Meantime, we continue to ask “What were we thinking – I mean besides about oil – in Iraq?  33 more killed in a bomb attack there.  Another vacation idea scrubbed.

Bilingual California Coming

Mark my words…I am almost ready to announce my bet that within 5-years California will be putting up signage on state highways in Spanish as Nancy Pelosi et al are pressing to make it harder for the state to deport illegals to their homelands.

Yes, French in Canada is the prototype for here.  Meantime Ure’s truly is thinking about learning Chinese because that may be a safer retirement bet that South America for expats and besides, I hear they have some ghost cities…

Moderators?

Hannity and Limbaugh for GOP presidential debate moderators?  Will the democorps counter with Fearless Leader moderating theirs?  That’d be spiffy.

Crash of the Other Sort

Cargo plane of UPS at Birmingham – A300 with two aboard.

The Doug Told Me So Dept.

Attorney/reader Douglas sent me a note that confirms our deepest fears:

I believe it may be time to use encrypted emails for legal, medical and business communications.  And maybe anything else you want kept private.  They seem to reserve the right to sell your content to the highest bidder.  I hate to say “See, I told you so”.  So I won’t.  And Google is not alone.

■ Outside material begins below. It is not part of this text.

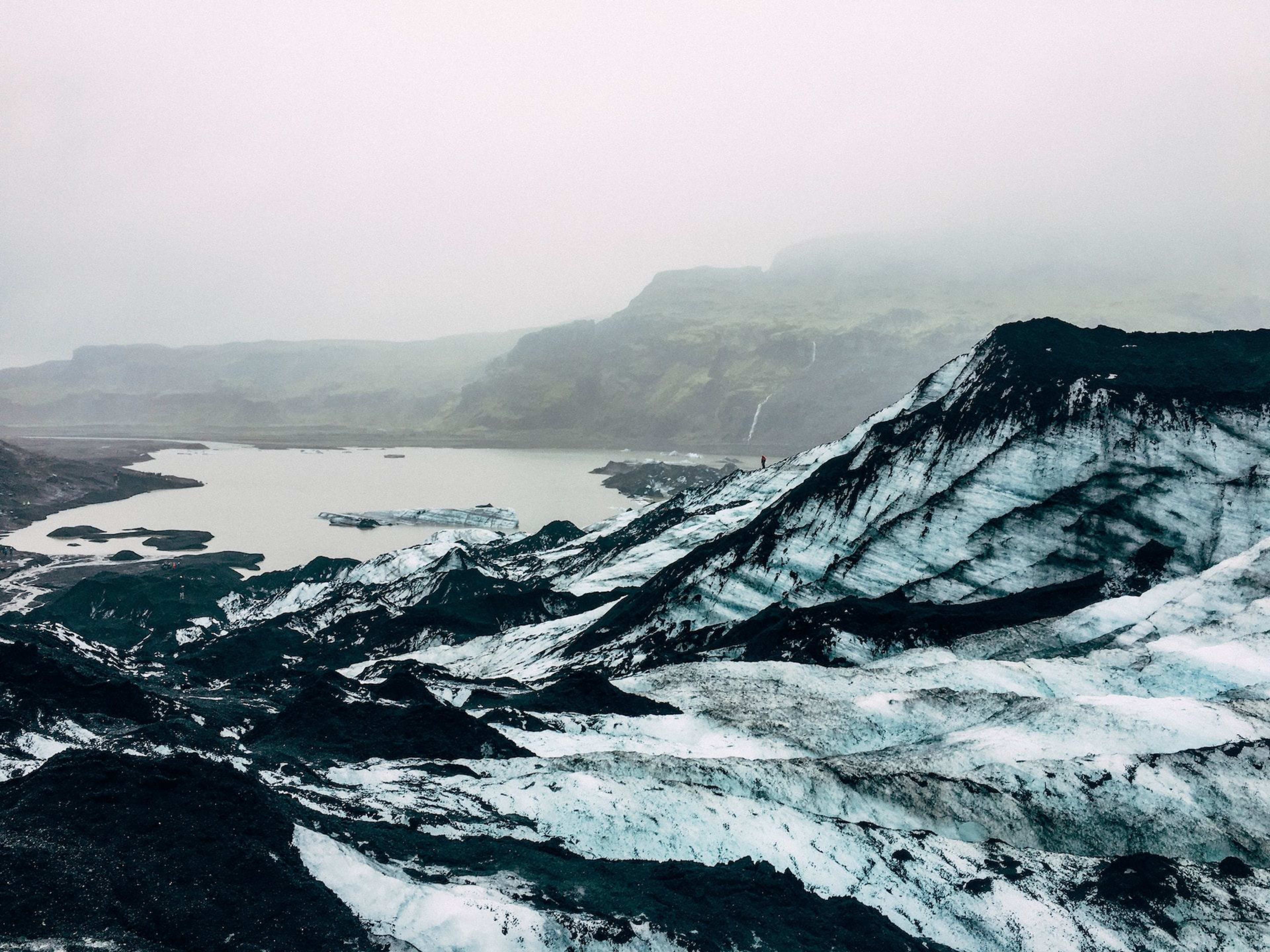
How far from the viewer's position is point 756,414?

Full press release is here:

“Google has finally admitted they don’t respect privacy,” said John M. Simpson, Consumer Watchdog’s Privacy Project director, in a news release. “People should take them at their word; if you care about your email correspondents’ privacy don’t use Gmail.”

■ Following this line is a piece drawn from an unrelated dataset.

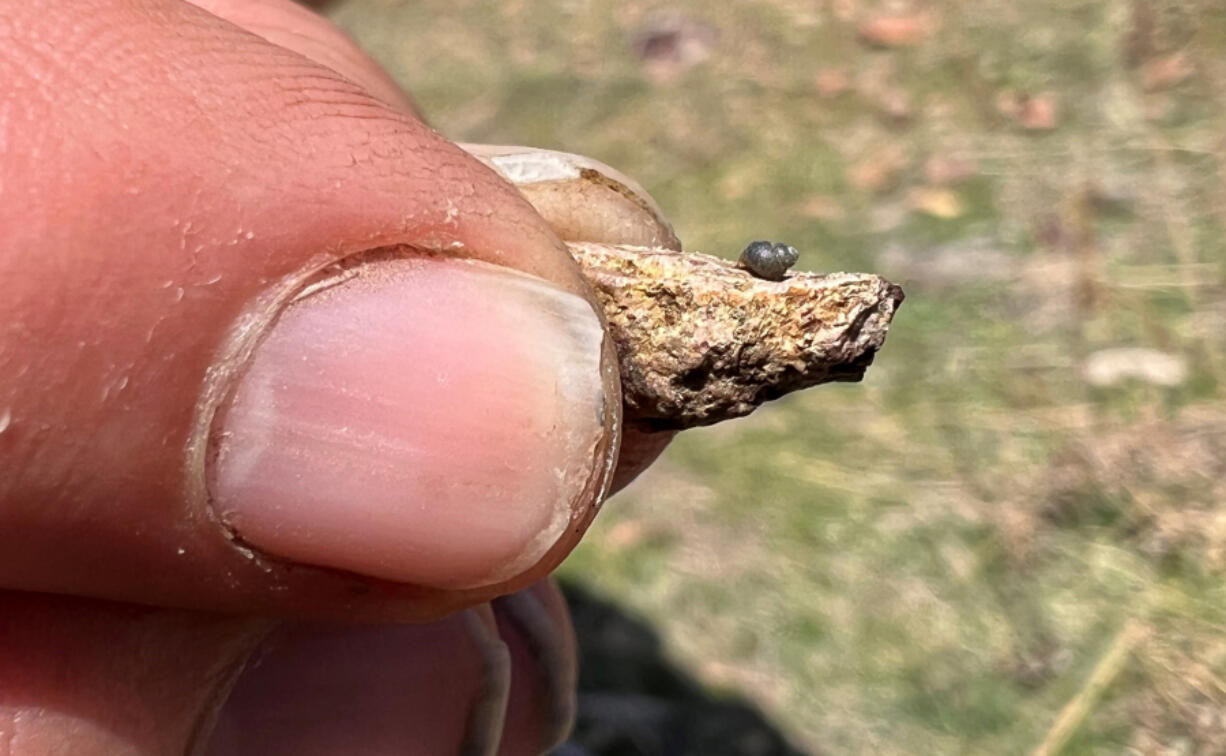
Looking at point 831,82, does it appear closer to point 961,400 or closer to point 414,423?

Doggone it…next week I’ll be getting with my friend Manfred over at Maxa Research in German (which makes the Maxa Cookie Manager product that works so well) and we’ll get into some depth on this topic in an upcoming Peoplenomics report.

Gun Rights At Work

A woman with a CCW permit and armed broke up a robbery at a Denny’s here in Texas.  But there may be more to this than meets the eye…

Urban Surviving

Eminem’s new song is about what else?  Survival.